Lessons learned in my first year as a data scientist

It’s been a year since I started my first job as a data scientist. In that time, I’ve learned a lot, but most of that learning hasn’t been the type I expected. I’ve certainly learned some things about new technologies and techniques, but much of what I’ve learned has been about how to actually make my skills useful to others in the company.

For context, I work in a healthcare company where the data science group acts kind of like a consulting firm - we take on projects to create predictive models and provide other analytical support. For that reason, a lot of the lessons I’ve learned have more to do with the issues with operationalizing data science projects in the business.

Feature engineering is important

One of the big lessons from the year is that feature engineering is the most important part of building a predictive model. This might not be a surprised to anyone with a lot of machine learning experience, and I certainly had heard this when I started. But if I’m honest, it was hard for me to come up with examples of when or why it was important before I started. Seeing repeated examples of this in practice have really made me understand it on a deeper level. The kind of model you use doesn’t matter if your features suck, and being able to understand what kinds of features will be useful is a skill that requires abstract thinking and intuitive math. This is what makes machine learning hard.

Getting the best performance is not important

When I was initially learning data science and machine learning, there was a lot of emphasis on performance metrics. The truth is, for almost every project, you can get 90% of the actual value of the project quickly and the last 10% will take you ten times longer. For most projects, it just isn’t worth it. While with Kaggle you want to perfect the model as much as possible because a .01 increase in your performance metric of choice can make or break you, in the real world, tiny increases rarely matter (though obviously this depends on the industry and project).

The hard part of projects isn’t the machine learning, but everything else

More important than knowing how to build the best predictive model is knowing how to translate a business problem into a problem a predictive model can help with, and translating a predictive model into something actionable. When people from other departments hear we can build predictive models, they often come up with some idea of something they think would be interesting to predict. Often, their ideas don’t make sense, but explaining why that’s the case, the technical issues involved, and coming up with an alternative that will work - that’s important. It’s also important that once a model is built, the output is actually usable - it’s easy to predict things, but often the prediction is only useful if it comes with some additional insight. Using tools like lime has been useful and is part of the solution, but sometimes your features are not actionable or easy to understand for the end user, so lime is useful but not a silver bullet - more thought needs to be put in than just to stick lime on the end.

Ask the right questions BEFORE you start a project

Finally, probably the most important lesson I’ve learned the hard way this year: Make sure you know up front where the data is going to come from and how the project is going to be used before putting too much effort into it or committing to any kind of deadline. I had one project described to me that I was excited to tackle and promised a quick turn-around on, only to learn that writing the algorithm was the easy part.
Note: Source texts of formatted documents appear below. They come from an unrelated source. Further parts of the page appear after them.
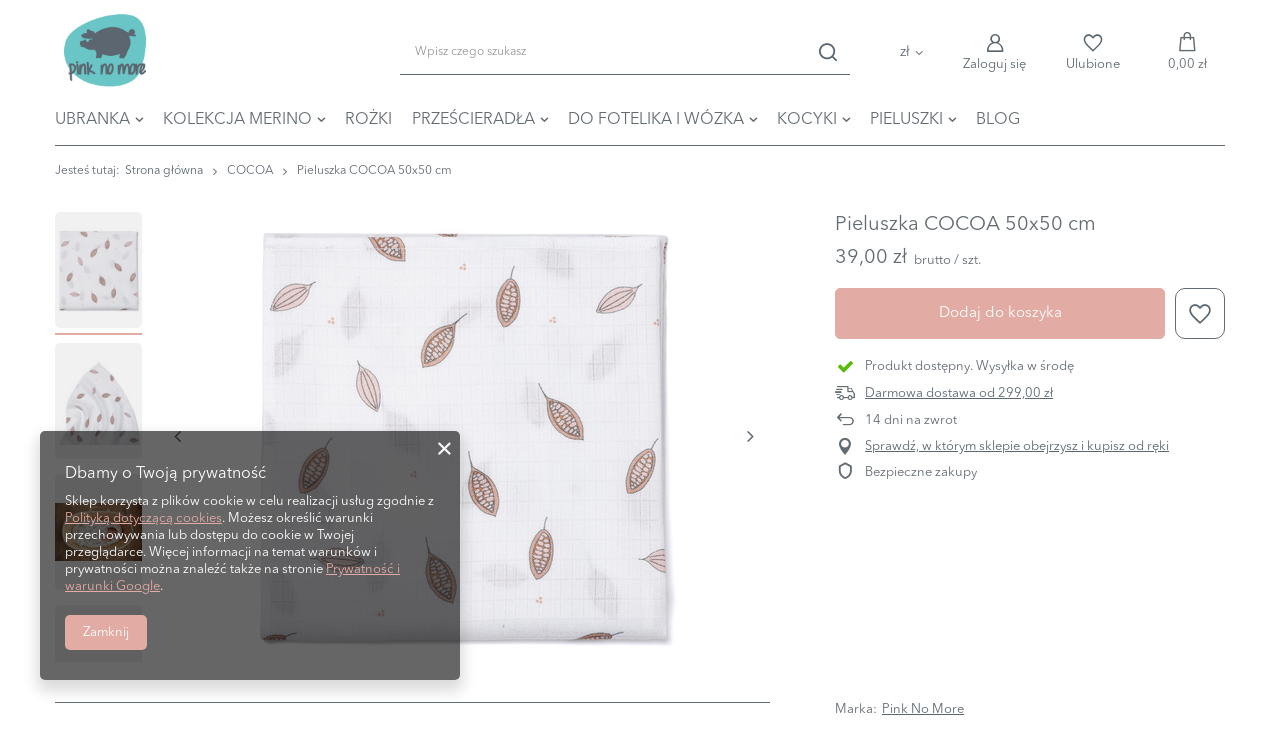

--- FILE ---
content_type: text/html; charset=utf-8
request_url: https://pinknomore.pl/ajax/projector.php?action=get&product=361&size=uniw&get=sizeavailability,sizedelivery,sizeprices
body_size: 342
content:
{"sizeavailability":{"delivery_days":"2","delivery_date":"2026-02-04","days":"1","sum":"16","visible":"y","status_description":"Produkt dost\u0119pny","status_gfx":"\/data\/lang\/pol\/available_graph\/graph_1_4.png","status":"enable","minimum_stock_of_product":"2","shipping_time":{"days":"2","working_days":"2","hours":"0","minutes":"0","time":"2026-02-04 00:00","week_day":"3","week_amount":"0","today":"false"},"delay_time":{"days":"0","hours":"0","minutes":"0","time":"2026-02-02 15:02:26","week_day":"1","week_amount":"0","unknown_delivery_time":"false"}},"sizedelivery":{"undefined":"false","shipping":"13.00","shipping_formatted":"13,00 z\u0142","limitfree":"299.00","limitfree_formatted":"299,00 z\u0142","shipping_change":"13.00","shipping_change_formatted":"13,00 z\u0142","change_type":"up"},"sizeprices":{"value":"39.00","price_formatted":"39,00 z\u0142","price_net":"31.71","price_net_formatted":"31,71 z\u0142","vat":"23","worth":"39.00","worth_net":"31.71","worth_formatted":"39,00 z\u0142","worth_net_formatted":"31,71 z\u0142","basket_enable":"y","special_offer":"false","rebate_code_active":"n","priceformula_error":"false"}}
I was given a sample of data and had assumed that meant there was a process in place for me to acquire the data. In reality, there was no such process, and it took months to figure out how to get access to the necessary data. I ended up looking pretty bad for going way over my initial time estimate, even though most of that time was spent waiting for people to respond to emails so I could track down and get access to the necessary data. Figuring out data pipelines is really hard in a big company!

I also had to pick up a few projects that were started before me when another data scientist left. One was a dashboard put together to help navigate and visualize some text data. I was amazed when I talked to the end-user to check what else they wanted done with the project, and discovered all of the changes they wanted involved removing features. The dashboard was massively over-engineered, with some of its major functionality either removed or left in but never used. Worse, the dashboard was never meant to be in long-term use and would be retired in a year, so there was no chance these features would find eventual use. This meant time was wasted twice - once creating those features, and again going back and removing them to simplify the dashboard.

This and other experiences really taught me the importance of having a close feedback loop with the end user of whatever project I’m working on. A biweekly, half-hour meeting can end up saving a lot of time.